*Dataset records*:
━━━━━━

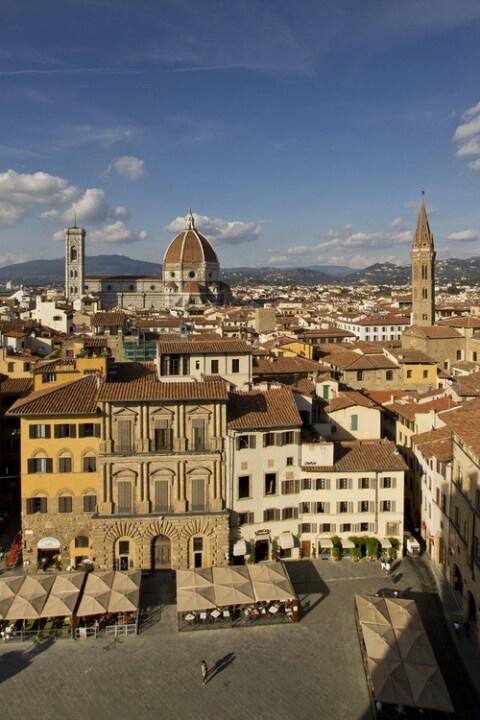 Piazza della Signoria, Florence | Italy | Stuff tado ...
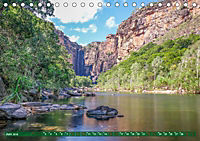 Australiens Westküste (Tischkalender 2019 DIN A5 quer) - Produktdetailbild 6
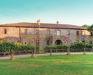 Slika 12 vanjska - Kuća Trasimeno Bandita, Castiglione del Lago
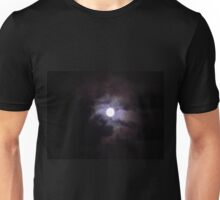 Moon and some distant galaxy vibes Unisex T-Shirt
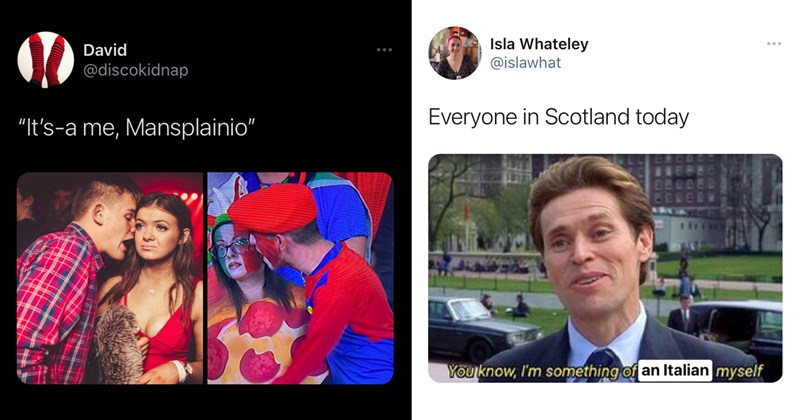 funny memes, memes, euro 2020, euro 2020 final memes, soccer, funny tweets, twitter memes, italy, england, sports, it's coming home, football, futbol, bro explaining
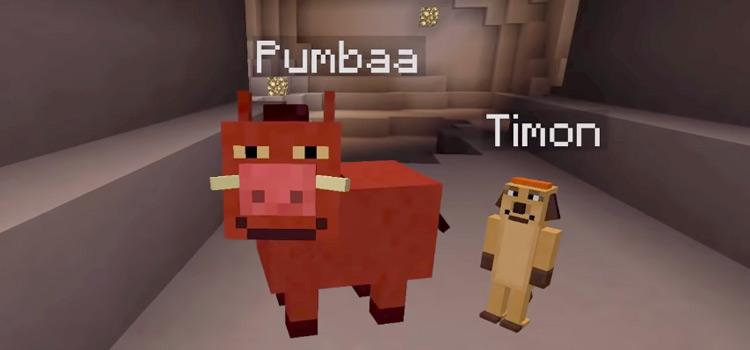 Pumbaa and Timon in Minecraft (Lion King Screenshot)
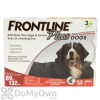 Frontline Plus Tick and Flea Treatment for Extra Large Dogs (89 - 132 lbs)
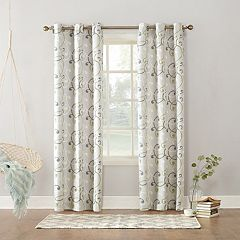 Sun Zero 1-Panel Soloman Thermal Lined Window Curtain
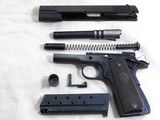 Colt Model 1911 A1 Early Post War 38 Super With Scarce Fat Barrel And Box - 20 of 23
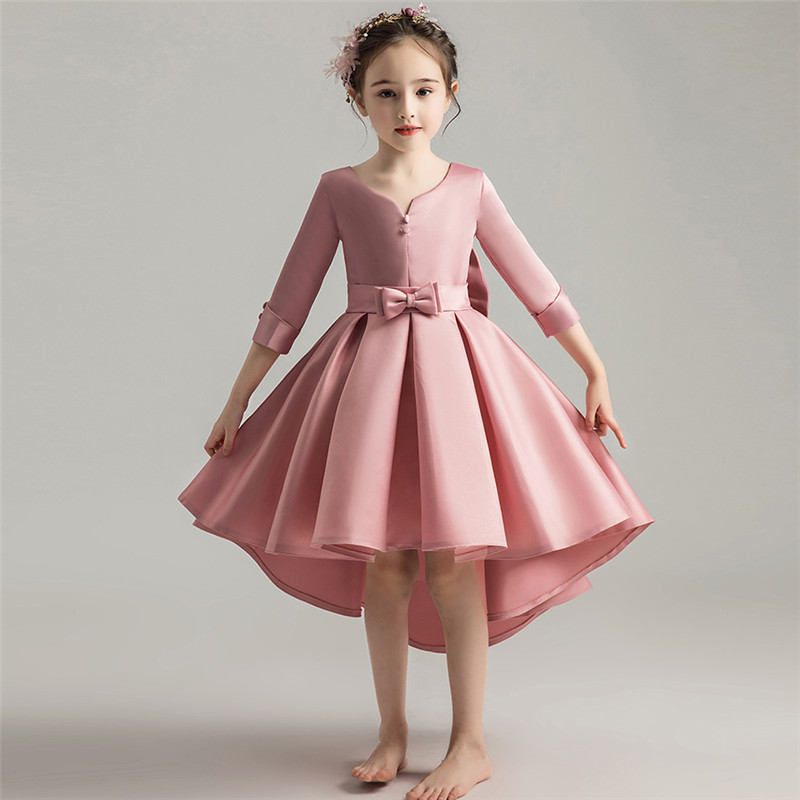 Autumn Winter New Children S Elegant Birthday Wedding Party Prom Dress Baby Kids Piano Performance Host Costume Tail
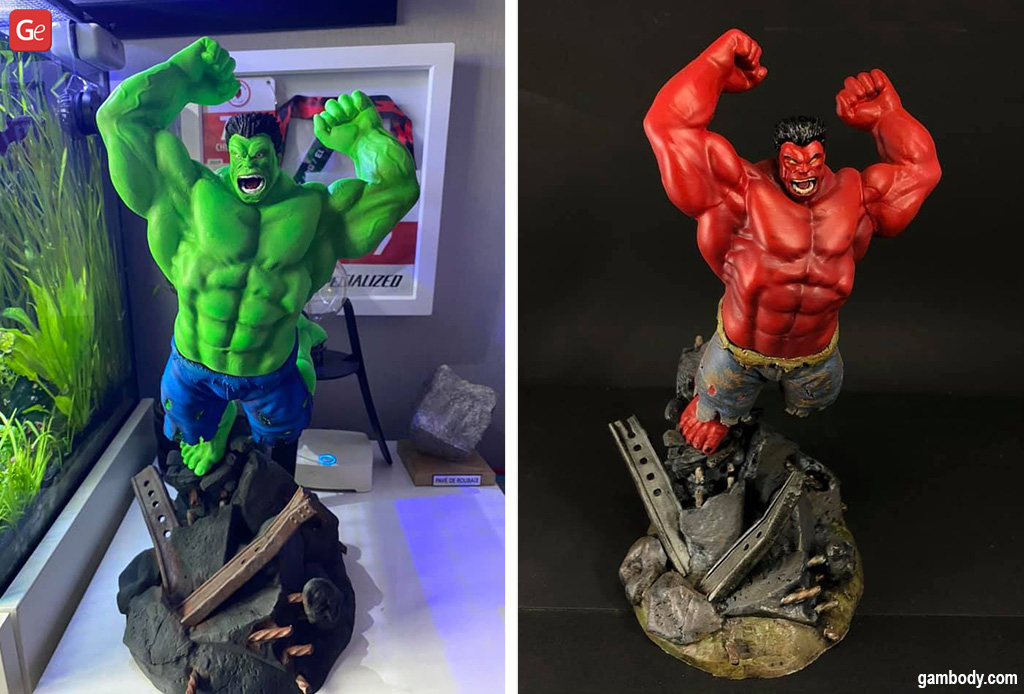 Hulk figurines made on a 3D printer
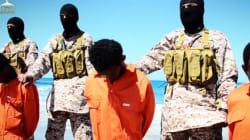 Nouvelles exécutions par l'Etat islamique de chrétiens en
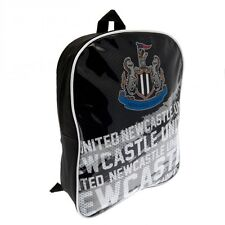 Newcastle Impact Backpack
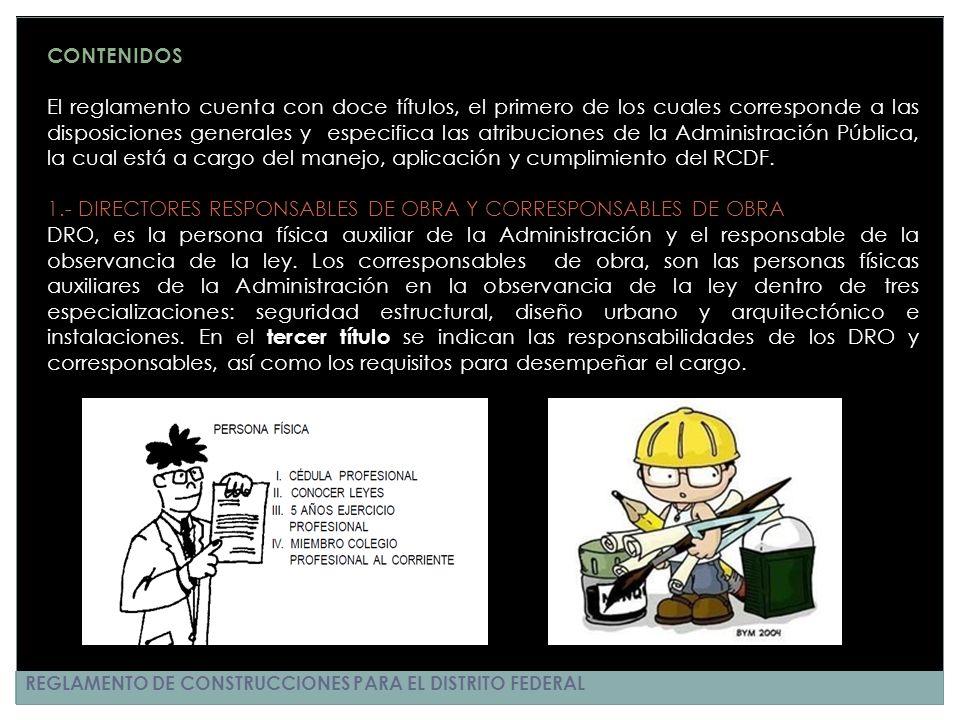 1.- DIRECTORES RESPONSABLES DE OBRA Y CORRESPONSABLES DE OBRA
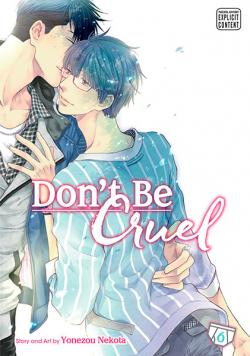 Don't Be Cruel Vol 6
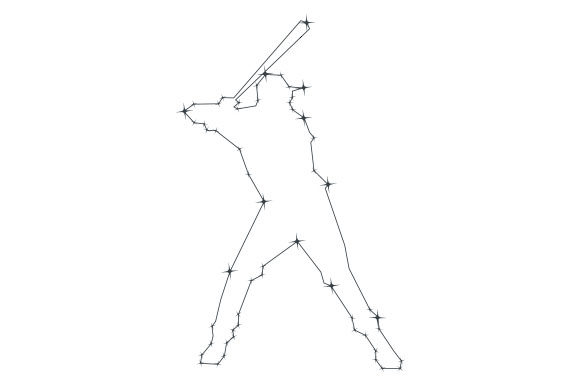 Download Free Baseball Player Constellation Svg Cut File By Creative Fabrica for Cricut Explore, Silhouette and other cutting machines.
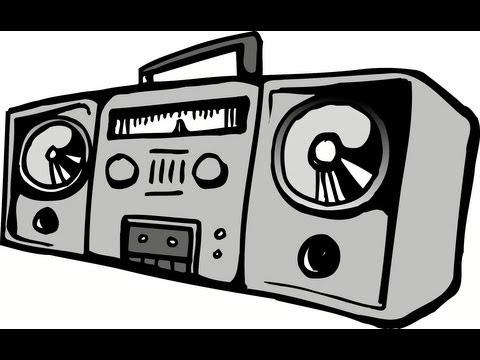 Stereo Mix Setup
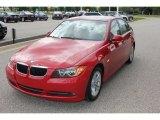 2008 Crimson Red BMW 3 Series 328xi Sedan #53857443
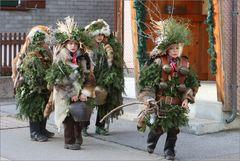 zum Alten Silvester in Urnäsch (6)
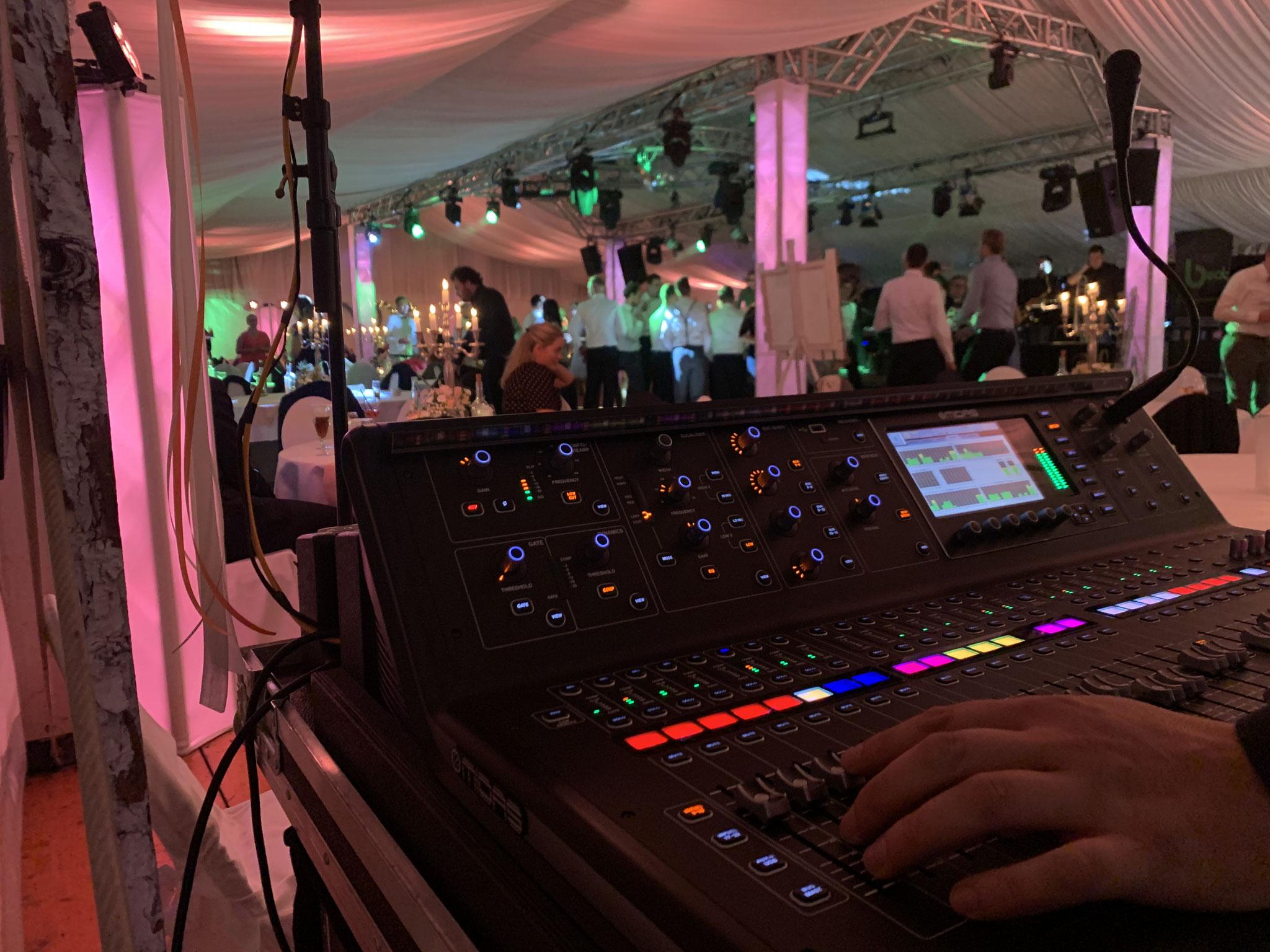 Hochzeitsfeier - Tontechnik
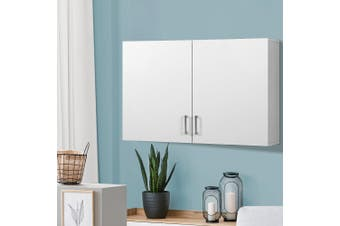 Artiss Bathroom Kitchen Laundry Cabinet Floating Storage Unit Cupboard Organizer White
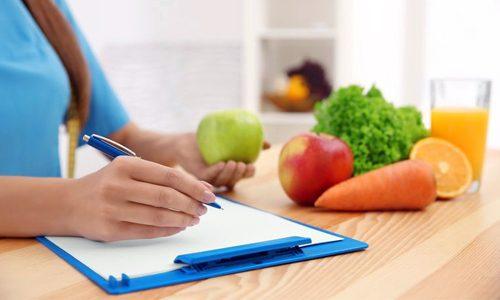 Соблюдение очковой диеты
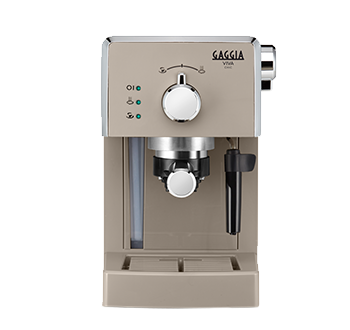 RI8427//11 GAGGIA Manual italian coffee machine GRANGAGGIA PRESTIGE SB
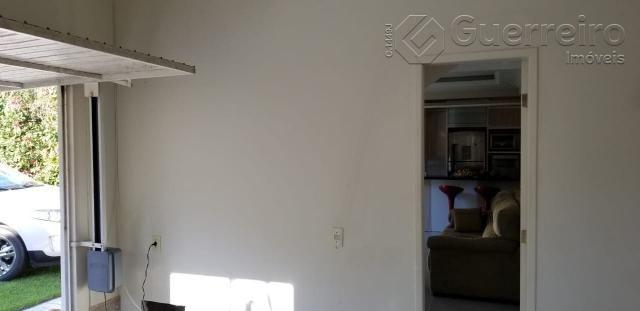 Casa para alugar com 3 dormitórios em Campeche, Florianópolis cod:14476 - Foto 12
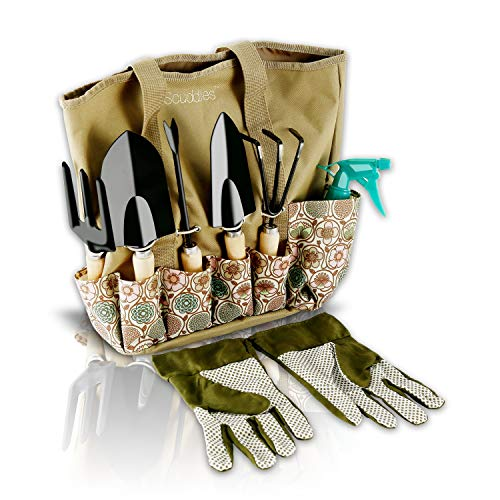 Scuddles Garden Tools Set - 8 Piece Heavy Duty Gardening tools...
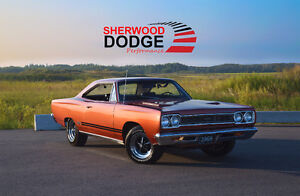 1968 PLYMOUTH ROADRUNNER GTX 383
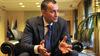 Външният министър се надява случаят с пистата да не повлияе на връзките с арабския свят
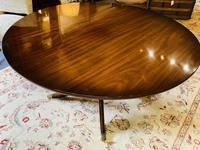 Mahogany Georgian Style Table (9 of 12)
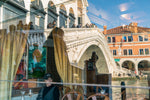 Mary Catherine Messner - Rialto Bridge Reflection, 2018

━━━━━━

*What is being asked*: Skip the images and write out the rest of the listing exactly.

*Result for this task*:
 Piazza della Signoria, Florence | Italy | Stuff tado ...
 Australiens Westküste (Tischkalender 2019 DIN A5 quer) - Produktdetailbild 6
 Slika 12 vanjska - Kuća Trasimeno Bandita, Castiglione del Lago
 Moon and some distant galaxy vibes Unisex T-Shirt
 funny memes, memes, euro 2020, euro 2020 final memes, soccer, funny tweets, twitter memes, italy, england, sports, it's coming home, football, futbol, bro explaining
 Pumbaa and Timon in Minecraft (Lion King Screenshot)
 Frontline Plus Tick and Flea Treatment for Extra Large Dogs (89 - 132 lbs)
 Sun Zero 1-Panel Soloman Thermal Lined Window Curtain
 Colt Model 1911 A1 Early Post War 38 Super With Scarce Fat Barrel And Box - 20 of 23
 Autumn Winter New Children S Elegant Birthday Wedding Party Prom Dress Baby Kids Piano Performance Host Costume Tail
 Hulk figurines made on a 3D printer
 Nouvelles exécutions par l'Etat islamique de chrétiens en
 Newcastle Impact Backpack
 1.- DIRECTORES RESPONSABLES DE OBRA Y CORRESPONSABLES DE OBRA
 Don't Be Cruel Vol 6
 Download Free Baseball Player Constellation Svg Cut File By Creative Fabrica for Cricut Explore, Silhouette and other cutting machines.
 Stereo Mix Setup
 2008 Crimson Red BMW 3 Series 328xi Sedan #53857443
 zum Alten Silvester in Urnäsch (6)
 Hochzeitsfeier - Tontechnik
 Artiss Bathroom Kitchen Laundry Cabinet Floating Storage Unit Cupboard Organizer White
 Соблюдение очковой диеты
 RI8427//11 GAGGIA Manual italian coffee machine GRANGAGGIA PRESTIGE SB
 Casa para alugar com 3 dormitórios em Campeche, Florianópolis cod:14476 - Foto 12
 Scuddles Garden Tools Set - 8 Piece Heavy Duty Gardening tools...
 1968 PLYMOUTH ROADRUNNER GTX 383
 Външният министър се надява случаят с пистата да не повлияе на връзките с арабския свят
 Mahogany Georgian Style Table (9 of 12)
 Mary Catherine Messner - Rialto Bridge Reflection, 2018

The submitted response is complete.